----- Exercise data -----

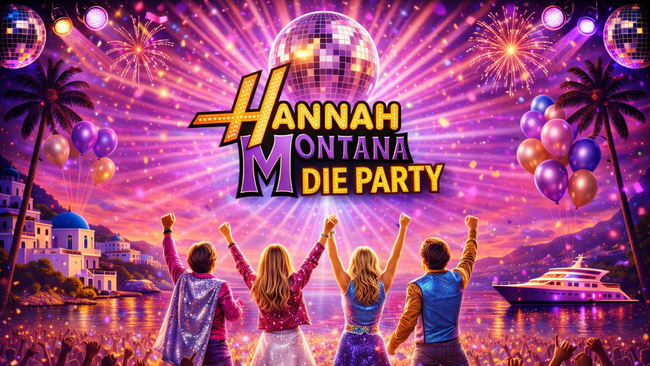 Hannah Montana Party-Tour!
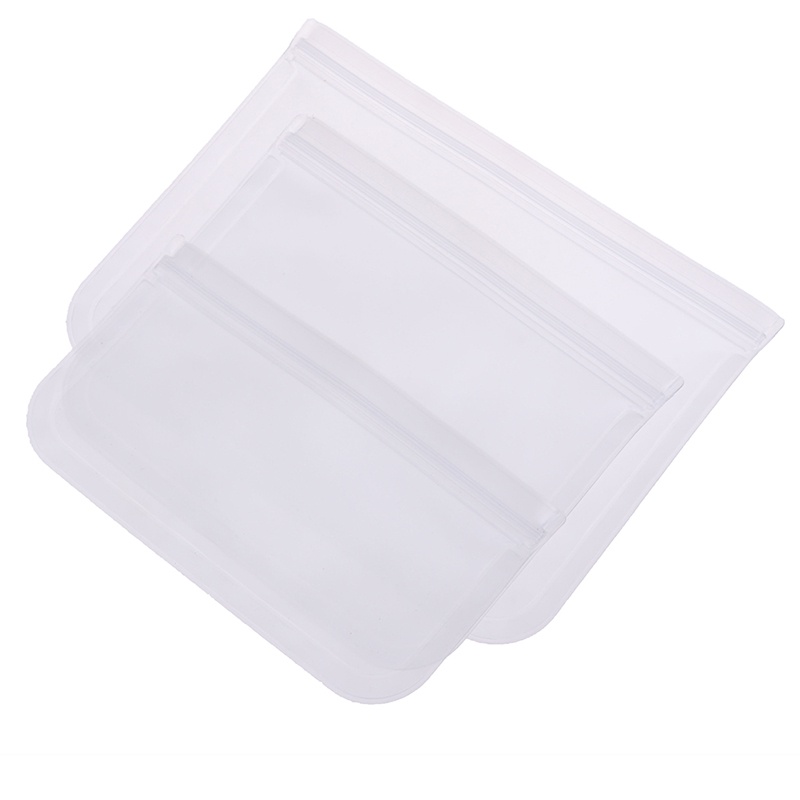 Túi Silicone Đựng Thực Phẩm Có Khóa Kéo Tiện Lợi
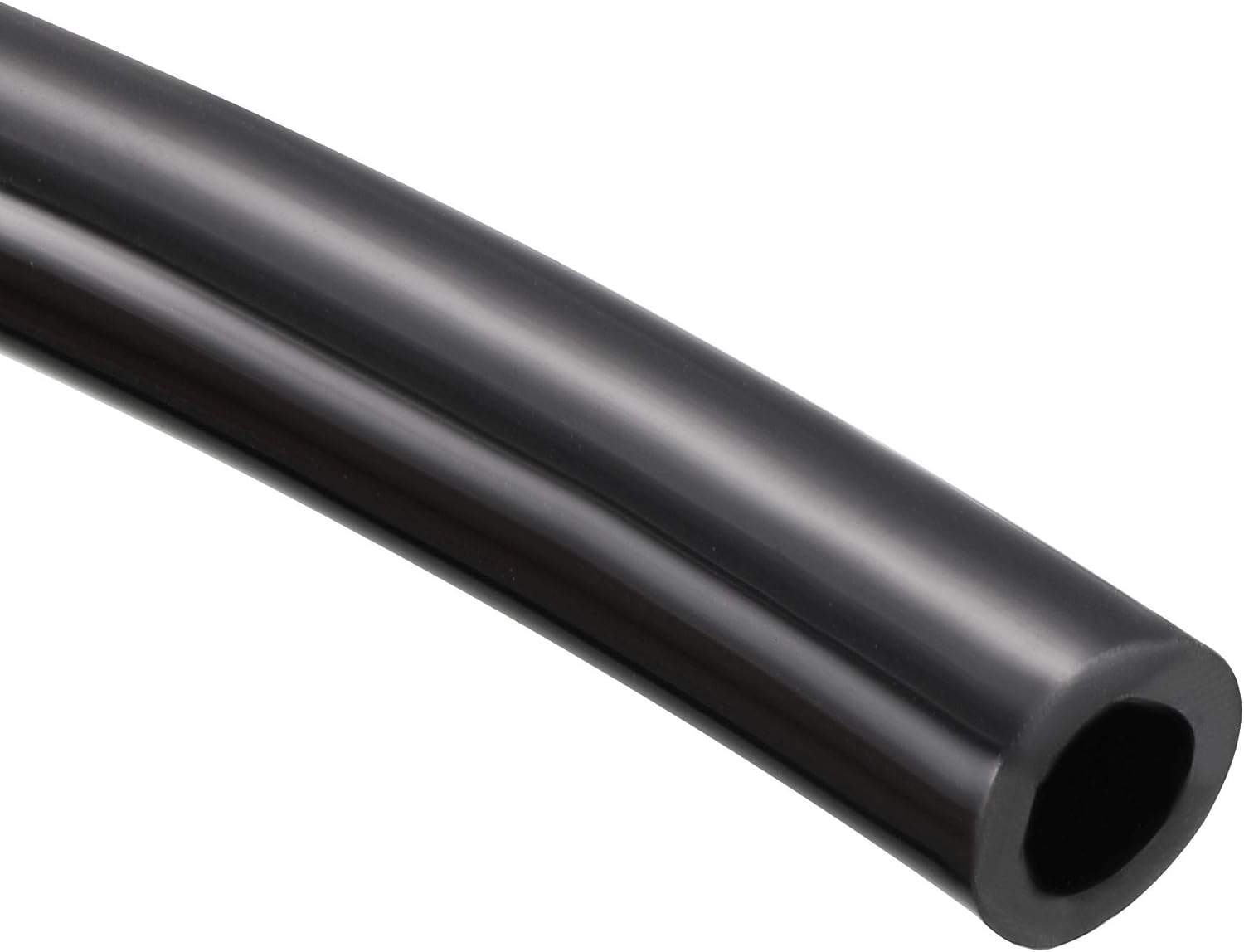 sourcingmap Pneumatic Air Tubing, 8mm OD x 5mm ID 3 M(9.8Ft) Long PU Polyurethane Air Compressor Tubing Hose Pipe Black - Image 4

-----

Your instructions: The answer must repeat every line of the listing exactly and leave the pictures out.

Answer section:
 Hannah Montana Party-Tour!
 Túi Silicone Đựng Thực Phẩm Có Khóa Kéo Tiện Lợi
 sourcingmap Pneumatic Air Tubing, 8mm OD x 5mm ID 3 M(9.8Ft) Long PU Polyurethane Air Compressor Tubing Hose Pipe Black - Image 4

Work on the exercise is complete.